#*

 This script does some simple word/line parsing. This could be 
 expanded into recognising multiword patterns. 

NOTES
  
 "name.ext" [code|script|file|image|document]
 name.ext [code|script|file|image|document]
 [code|script|file|image|document] "name.ext"
 [code|script|file|image|document] name.ext

HISTORY

 19 june 2022
   began, roughly working
   
*#

  read;
  # ignore \r
  [\r] { clear; (eof) {.reparse} .restart }
  
  # dont tokenize non-leading space.

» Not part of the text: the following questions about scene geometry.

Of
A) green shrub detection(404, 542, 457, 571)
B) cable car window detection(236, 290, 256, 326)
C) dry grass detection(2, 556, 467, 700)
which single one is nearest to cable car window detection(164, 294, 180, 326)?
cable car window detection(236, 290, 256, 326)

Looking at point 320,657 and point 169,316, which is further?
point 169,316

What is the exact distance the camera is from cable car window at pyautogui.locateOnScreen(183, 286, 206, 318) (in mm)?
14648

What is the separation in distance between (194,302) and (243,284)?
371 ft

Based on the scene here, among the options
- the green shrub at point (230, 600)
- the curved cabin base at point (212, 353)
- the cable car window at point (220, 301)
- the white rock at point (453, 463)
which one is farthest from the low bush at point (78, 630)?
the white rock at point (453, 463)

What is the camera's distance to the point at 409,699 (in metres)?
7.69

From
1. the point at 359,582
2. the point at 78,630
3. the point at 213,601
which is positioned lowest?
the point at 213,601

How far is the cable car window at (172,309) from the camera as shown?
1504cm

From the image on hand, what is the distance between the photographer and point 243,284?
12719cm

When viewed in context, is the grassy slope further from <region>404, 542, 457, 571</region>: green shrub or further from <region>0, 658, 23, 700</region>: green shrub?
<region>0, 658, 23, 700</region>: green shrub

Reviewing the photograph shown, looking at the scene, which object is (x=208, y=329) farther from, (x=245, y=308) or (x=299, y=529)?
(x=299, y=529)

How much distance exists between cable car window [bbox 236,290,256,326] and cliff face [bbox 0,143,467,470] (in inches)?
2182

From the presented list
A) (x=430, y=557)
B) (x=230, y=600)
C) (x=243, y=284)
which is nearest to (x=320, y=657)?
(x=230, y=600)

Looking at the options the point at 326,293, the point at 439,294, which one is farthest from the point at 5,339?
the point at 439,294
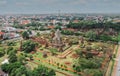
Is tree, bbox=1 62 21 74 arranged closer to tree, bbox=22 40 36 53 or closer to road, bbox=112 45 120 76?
tree, bbox=22 40 36 53

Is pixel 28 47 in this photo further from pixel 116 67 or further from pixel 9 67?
pixel 116 67

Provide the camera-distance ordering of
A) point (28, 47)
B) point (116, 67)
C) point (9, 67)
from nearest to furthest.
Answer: point (9, 67) → point (116, 67) → point (28, 47)

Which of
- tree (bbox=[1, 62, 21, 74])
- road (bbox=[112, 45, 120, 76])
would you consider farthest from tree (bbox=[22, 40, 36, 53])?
road (bbox=[112, 45, 120, 76])

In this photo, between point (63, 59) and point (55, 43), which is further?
point (55, 43)

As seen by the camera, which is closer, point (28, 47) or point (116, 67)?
point (116, 67)

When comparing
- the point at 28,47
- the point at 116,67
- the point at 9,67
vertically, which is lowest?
the point at 116,67

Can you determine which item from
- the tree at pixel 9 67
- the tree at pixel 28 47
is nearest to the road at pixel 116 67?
the tree at pixel 9 67

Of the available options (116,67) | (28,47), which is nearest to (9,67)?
(28,47)

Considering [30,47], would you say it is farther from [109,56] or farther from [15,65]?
[109,56]

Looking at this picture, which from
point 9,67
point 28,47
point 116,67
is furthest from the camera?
point 28,47

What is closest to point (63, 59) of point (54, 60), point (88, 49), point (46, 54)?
point (54, 60)

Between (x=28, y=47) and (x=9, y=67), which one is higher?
(x=28, y=47)
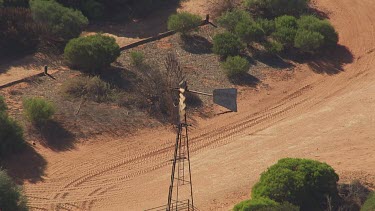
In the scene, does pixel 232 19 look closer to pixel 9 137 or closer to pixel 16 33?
pixel 16 33

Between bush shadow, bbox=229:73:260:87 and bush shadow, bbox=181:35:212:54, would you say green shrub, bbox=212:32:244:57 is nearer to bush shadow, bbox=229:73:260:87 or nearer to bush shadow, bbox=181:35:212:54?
bush shadow, bbox=181:35:212:54

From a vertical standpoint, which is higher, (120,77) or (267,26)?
(267,26)

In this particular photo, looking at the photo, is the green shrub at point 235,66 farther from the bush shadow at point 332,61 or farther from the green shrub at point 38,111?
the green shrub at point 38,111

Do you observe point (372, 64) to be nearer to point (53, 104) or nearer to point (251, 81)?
point (251, 81)

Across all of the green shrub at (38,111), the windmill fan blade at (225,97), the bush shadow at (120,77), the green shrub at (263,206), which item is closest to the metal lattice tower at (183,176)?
the windmill fan blade at (225,97)

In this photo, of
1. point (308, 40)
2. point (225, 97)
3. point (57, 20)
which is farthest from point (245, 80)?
point (225, 97)

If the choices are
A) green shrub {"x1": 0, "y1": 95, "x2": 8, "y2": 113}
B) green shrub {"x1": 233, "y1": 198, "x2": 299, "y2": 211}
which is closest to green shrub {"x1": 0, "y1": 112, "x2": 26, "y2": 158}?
green shrub {"x1": 0, "y1": 95, "x2": 8, "y2": 113}

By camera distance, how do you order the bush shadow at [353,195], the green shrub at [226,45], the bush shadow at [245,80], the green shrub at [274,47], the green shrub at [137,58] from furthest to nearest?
the green shrub at [274,47]
the green shrub at [226,45]
the bush shadow at [245,80]
the green shrub at [137,58]
the bush shadow at [353,195]
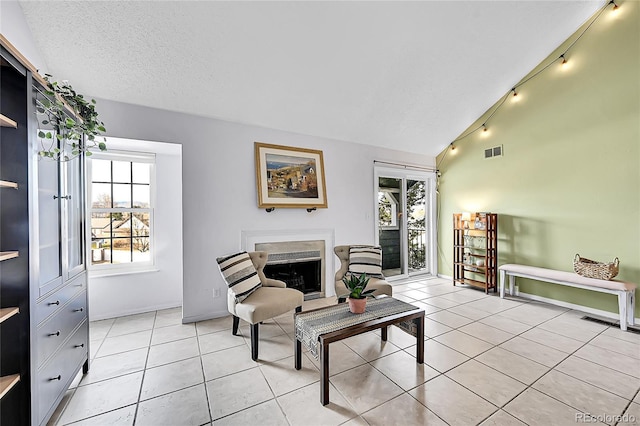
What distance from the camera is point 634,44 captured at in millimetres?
3133

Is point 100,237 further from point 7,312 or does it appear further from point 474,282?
point 474,282

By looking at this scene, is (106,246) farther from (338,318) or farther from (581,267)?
(581,267)

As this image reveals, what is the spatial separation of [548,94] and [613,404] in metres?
3.90

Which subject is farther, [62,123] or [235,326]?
[235,326]

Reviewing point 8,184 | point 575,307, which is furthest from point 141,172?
point 575,307

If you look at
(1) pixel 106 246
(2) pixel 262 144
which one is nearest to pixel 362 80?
(2) pixel 262 144

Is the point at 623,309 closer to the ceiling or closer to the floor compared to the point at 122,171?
closer to the floor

One space will be printed
  # between each word.
  [ \t\f] { while [ \t\f]; clear; (eof) {.reparse} .restart }
  
  [\n] { 
    # make character count relative to line.
    nochars;
    # save the leading space in the nl* token 
    while [:space:];
    put; clear; add "nl*"; push; .reparse
  }

  # everything else is a word
  !"" { 
    whilenot [:space:]; put; clear;
    add "word*"; push; .reparse 
  }

parse>
  # to visualise parse token reductions
   add "line "; lines; add " char "; chars; add ": "; print; clear; 
   unstack; add "\n"; print; clip; stack; 

  #-------
  # 1 token
  pop; 

  # the last line of the file with no final newline char
  (eof) {
    "word*","text*" {
      clear; add "line*"; push; .reparse
    }
  }

  #-------
  # 2 tokens
  pop; 
  # I want to recognise 2 word structures, so need to separate
  # the text*word* reduction from the word*word* rule. 

  # is there any need for a file* token, link token etc? 
  "word*word*","text*word*" {
     clear; get; add " "; ++; get; --; put; 
     clear; add "text*"; push; .reparse
  }

  "word*nl*","text*nl*" {
    clear; get; ++; get; --; put; clear;
    add "line*"; push; .reparse
  }

  "line*line*","lineset*line*" {
    clear; get; ++; get; --; put; clear;
    add "lineset*"; push; .reparse
  }

  push; push;

  (eof) {
    pop;
    "word*","text*","line*","lineset*" { 
      clear; get; add "\n"; print; clear; quit;
    }
  }